**DESAFÍOS:**
A) Según el texto sobre el presidio de Ushuaia, ¿en qué fecha se puso la piedra fundamental?
B) Prosiga el texto sobre el presidio de Ushuaia a partir del punto en que termina.

**TEXTO DE LECTURA:**
* * * * * * *

Estuvo abierta casi 50 años

Purgar condena en el fin del mundo

El 15 de septiembre de 1902, con la idea del panóptico en los planos, se puso la piedra fundamental en la tierra árida de la isla grande de Tierra del Fuego. Ahí, en ese lugar donde solo había unas 40 casas, Julio Argentino Roca decidió crear una colonia penitenciaria. La mano de obra fueron los mismos presos, que construyeron sus propias tumbas.

Por Juan Carrá, desde Ushuaia, Tierra del Fuego

Fotos Miguel Saenz

El frío del fin del mundo se multiplica en los pasillos del viejo presidio de Ushuaia. Olor a humedad, penumbra, silencio. Dos salamandras ocupan el pasillo que se recorre en poco más de cincuenta pasos. Diecinueve celdas de cada lado en dos pisos. Al final: el lavadero, los baños y las letrinas. Cinco pabellones idénticos por los que pasaron criminales tristemente célebres como el El Petiso Orejudo; también presos políticos como el anarquista Simón Radowitzky. Cinco pabellones que desembocan en la sala de guardias: un círculo perfecto desde donde la mirada vigilante puede alcanzar todos los pasillos.

* * * * * * *

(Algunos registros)

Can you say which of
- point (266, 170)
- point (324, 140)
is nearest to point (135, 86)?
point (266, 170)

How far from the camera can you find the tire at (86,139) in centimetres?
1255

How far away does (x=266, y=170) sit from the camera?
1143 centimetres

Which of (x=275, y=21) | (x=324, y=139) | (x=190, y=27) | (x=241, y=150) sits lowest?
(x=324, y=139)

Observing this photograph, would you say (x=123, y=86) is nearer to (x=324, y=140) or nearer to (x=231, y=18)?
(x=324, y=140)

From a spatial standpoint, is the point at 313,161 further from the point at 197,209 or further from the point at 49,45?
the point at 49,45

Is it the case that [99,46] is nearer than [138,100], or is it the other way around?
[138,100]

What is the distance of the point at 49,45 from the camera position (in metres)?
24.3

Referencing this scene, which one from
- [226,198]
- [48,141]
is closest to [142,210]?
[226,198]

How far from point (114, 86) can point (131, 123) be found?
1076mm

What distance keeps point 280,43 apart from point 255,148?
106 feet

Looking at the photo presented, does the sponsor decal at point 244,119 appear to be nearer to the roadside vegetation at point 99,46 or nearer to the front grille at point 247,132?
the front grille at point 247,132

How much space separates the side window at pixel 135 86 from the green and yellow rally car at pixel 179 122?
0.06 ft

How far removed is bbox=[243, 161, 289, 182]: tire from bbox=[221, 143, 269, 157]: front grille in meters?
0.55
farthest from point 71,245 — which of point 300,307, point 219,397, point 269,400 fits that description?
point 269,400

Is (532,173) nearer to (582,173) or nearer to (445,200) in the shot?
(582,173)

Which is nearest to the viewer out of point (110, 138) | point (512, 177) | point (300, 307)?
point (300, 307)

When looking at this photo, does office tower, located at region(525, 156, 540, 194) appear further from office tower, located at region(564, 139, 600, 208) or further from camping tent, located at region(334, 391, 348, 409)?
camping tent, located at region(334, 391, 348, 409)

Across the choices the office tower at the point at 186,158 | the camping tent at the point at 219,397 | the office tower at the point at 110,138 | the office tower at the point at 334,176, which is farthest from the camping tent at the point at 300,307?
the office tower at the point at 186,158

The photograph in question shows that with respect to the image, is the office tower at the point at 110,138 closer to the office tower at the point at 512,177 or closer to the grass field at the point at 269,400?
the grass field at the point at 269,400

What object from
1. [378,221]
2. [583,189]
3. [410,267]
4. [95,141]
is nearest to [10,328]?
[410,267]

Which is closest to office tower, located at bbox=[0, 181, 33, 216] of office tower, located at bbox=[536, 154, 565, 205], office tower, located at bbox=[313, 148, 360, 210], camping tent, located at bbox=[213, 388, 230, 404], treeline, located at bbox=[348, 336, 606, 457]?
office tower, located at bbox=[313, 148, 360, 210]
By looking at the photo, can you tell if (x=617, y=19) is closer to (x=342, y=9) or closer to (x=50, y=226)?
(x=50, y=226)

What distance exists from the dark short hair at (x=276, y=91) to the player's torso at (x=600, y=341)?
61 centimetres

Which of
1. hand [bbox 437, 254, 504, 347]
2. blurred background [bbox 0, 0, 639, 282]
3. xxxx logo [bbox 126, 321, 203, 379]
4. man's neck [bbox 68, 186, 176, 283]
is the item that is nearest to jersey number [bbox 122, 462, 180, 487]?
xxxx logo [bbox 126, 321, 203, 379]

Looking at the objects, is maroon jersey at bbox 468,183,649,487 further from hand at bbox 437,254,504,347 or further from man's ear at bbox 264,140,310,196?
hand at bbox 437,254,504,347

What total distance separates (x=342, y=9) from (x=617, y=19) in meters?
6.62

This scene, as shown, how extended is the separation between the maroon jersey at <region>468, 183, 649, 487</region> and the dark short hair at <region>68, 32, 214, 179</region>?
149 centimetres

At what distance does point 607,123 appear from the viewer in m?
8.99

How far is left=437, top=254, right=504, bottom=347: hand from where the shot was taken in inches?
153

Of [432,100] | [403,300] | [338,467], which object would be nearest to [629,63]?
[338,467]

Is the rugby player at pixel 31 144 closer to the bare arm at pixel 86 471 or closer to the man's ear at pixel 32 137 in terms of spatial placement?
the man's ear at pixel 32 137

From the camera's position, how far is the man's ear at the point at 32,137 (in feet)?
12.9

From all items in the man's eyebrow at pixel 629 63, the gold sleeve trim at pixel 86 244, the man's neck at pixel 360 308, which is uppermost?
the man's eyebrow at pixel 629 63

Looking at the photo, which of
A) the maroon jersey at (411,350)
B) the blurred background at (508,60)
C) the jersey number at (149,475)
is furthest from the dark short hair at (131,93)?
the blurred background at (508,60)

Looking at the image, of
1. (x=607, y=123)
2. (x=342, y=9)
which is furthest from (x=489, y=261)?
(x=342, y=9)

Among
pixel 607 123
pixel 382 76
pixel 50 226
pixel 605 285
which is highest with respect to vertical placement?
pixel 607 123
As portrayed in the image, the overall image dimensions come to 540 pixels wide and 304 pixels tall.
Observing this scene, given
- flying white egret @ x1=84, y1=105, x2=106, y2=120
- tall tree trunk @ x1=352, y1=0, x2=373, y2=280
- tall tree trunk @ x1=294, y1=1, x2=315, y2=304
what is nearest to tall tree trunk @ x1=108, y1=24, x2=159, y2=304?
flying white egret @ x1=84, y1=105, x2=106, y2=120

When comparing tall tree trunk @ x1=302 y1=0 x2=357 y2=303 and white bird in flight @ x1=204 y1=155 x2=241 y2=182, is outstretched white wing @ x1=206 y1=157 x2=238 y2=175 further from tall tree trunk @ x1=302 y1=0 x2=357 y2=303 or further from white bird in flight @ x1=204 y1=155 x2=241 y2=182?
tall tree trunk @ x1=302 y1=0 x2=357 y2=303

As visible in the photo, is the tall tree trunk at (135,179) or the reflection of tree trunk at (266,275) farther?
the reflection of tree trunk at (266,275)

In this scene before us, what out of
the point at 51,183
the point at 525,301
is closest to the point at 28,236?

* * * * * * *

**RESPUESTAS POR TAREA:**
A) El 15 de septiembre de 1902.

B)
Panóptico. Así definió el filósofo Jeremy Bentham –al servicio de Jorge III del Reino Unido– a esta forma de control: “La facultad de ver con sólo una ojeada, todo lo que aquí ocurre”. Años después, Michel Foucault en su obra “Vigilar y castigar” dirá que con la idea del panóptico “la arquitectura ya no está hecha simplemente para ser vista o para vigilar el espacio exterior, sino para permitir el control interior”. El 15 de septiembre de 1902, con la idea del panóptico en los planos, se puso la piedra fundamental en la tierra árida de la isla grande de Tierra del Fuego. Ahí, en ese lugar donde solo había unas 40 casas, Julio Argentino Roca decidió crear una colonia penitenciaria. La mano de obra: los mismos presos que, dos años después, iban a ocupar las celdas. Picapedreros engrillados que desprendían los bloques de las canteras de Ushuaia. Así, los presos construyeron sus propias tumbas.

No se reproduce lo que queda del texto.